OSHA Withdraws Covid-19 Vaccination Mandate
- Gary Truman

- Feb 26, 2022
- 2 min read
January 25, 2022
Today the Occupational Safety and Health Administration (OSHA) announced it is withdrawing its Covid-19 vaccination mandate for large private sector employers. Earlier this month the U. S. Supreme Court temporarily blocked the vaccination mandate pending further review by the Court. Some of the justices have serious doubts about OSHA’s authority to issue the mandate and apparently the Biden administration read the writing on the wall.
As you may recall, the vaccination mandate was issued as an Emergency Temporary Standard (ETS). Although it is withdrawing the ETS, OSHA states that it “is not withdrawing the ETS as a proposed rule.” In other words, OSHA intends to go through the administrative rule-making process to issue a vaccination mandate as a permanent regulation instead of a temporary requirement. Of course, it is very likely that such a regulation will be challenged in the courts.
It can take two or three years for a federal agency to promulgate a new regulation. In this case it might not take quite as long, if OSHA does not make major revisions to the ETS before rolling it out as a proposed regulation.
Although it blocked the vaccination mandate for large employers, the Supreme Court ruled that the administration can proceed with its vaccination mandate for health care workers at facilities that receive federal funding.

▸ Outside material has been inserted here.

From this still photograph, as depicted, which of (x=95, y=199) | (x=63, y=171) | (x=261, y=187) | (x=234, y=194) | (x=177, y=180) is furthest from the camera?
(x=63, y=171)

Last week a federal judge blocked the Biden administration’s vaccination mandate for federal workers. Last month a federal judge issued a nationwide injunction halting enforcement of the administration’s mandate for federal contractors.
Obviously, litigation over these federal vaccination mandates is far from over. But for employers with 100 or more employees (other than some in the healthcare sector) it may be a year or more before the issue arises again.